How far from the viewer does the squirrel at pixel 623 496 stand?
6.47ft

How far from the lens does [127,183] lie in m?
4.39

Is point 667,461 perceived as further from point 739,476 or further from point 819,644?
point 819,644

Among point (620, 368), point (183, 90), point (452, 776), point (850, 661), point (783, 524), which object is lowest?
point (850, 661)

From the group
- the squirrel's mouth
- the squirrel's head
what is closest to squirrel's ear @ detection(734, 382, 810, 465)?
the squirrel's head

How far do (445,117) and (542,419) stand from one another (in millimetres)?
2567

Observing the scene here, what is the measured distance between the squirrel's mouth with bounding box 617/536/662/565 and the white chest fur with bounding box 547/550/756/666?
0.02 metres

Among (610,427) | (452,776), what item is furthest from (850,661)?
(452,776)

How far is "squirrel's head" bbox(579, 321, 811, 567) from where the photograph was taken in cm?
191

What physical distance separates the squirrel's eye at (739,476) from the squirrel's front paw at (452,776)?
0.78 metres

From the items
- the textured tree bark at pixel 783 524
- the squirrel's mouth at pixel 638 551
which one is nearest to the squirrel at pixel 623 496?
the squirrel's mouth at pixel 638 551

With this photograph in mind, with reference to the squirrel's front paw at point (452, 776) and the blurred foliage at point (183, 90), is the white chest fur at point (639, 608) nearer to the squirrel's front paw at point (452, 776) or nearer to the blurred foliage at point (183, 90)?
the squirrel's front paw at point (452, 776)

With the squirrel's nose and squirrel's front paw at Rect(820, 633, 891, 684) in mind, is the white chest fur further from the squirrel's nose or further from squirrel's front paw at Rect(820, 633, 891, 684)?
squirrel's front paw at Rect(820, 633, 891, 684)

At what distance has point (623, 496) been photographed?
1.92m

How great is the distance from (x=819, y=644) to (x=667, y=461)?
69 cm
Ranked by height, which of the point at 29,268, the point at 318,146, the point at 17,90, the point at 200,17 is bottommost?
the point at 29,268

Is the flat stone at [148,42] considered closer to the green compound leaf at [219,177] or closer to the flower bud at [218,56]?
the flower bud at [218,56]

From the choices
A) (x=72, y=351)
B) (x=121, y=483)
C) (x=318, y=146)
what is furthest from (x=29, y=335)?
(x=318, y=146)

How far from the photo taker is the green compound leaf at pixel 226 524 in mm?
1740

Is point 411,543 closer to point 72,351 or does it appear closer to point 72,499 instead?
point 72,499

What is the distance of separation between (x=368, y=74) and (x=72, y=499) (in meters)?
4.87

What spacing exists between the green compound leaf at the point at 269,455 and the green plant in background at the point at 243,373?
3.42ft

--- WHAT IS BEING ASKED ---
Rewrite the part of the records that opens with the line containing "Among (610,427) |" and closes with the line containing "0.78 metres" as a JSON list of strings, one string per line, leaving out blank lines.

--- TASK SOLUTION ---
[
  "Among (610,427) | (452,776), what item is furthest from (850,661)?",
  "(452,776)",
  "How far is \"squirrel's head\" bbox(579, 321, 811, 567) from where the photograph was taken in cm?",
  "191",
  "What physical distance separates the squirrel's eye at (739,476) from the squirrel's front paw at (452,776)?",
  "0.78 metres"
]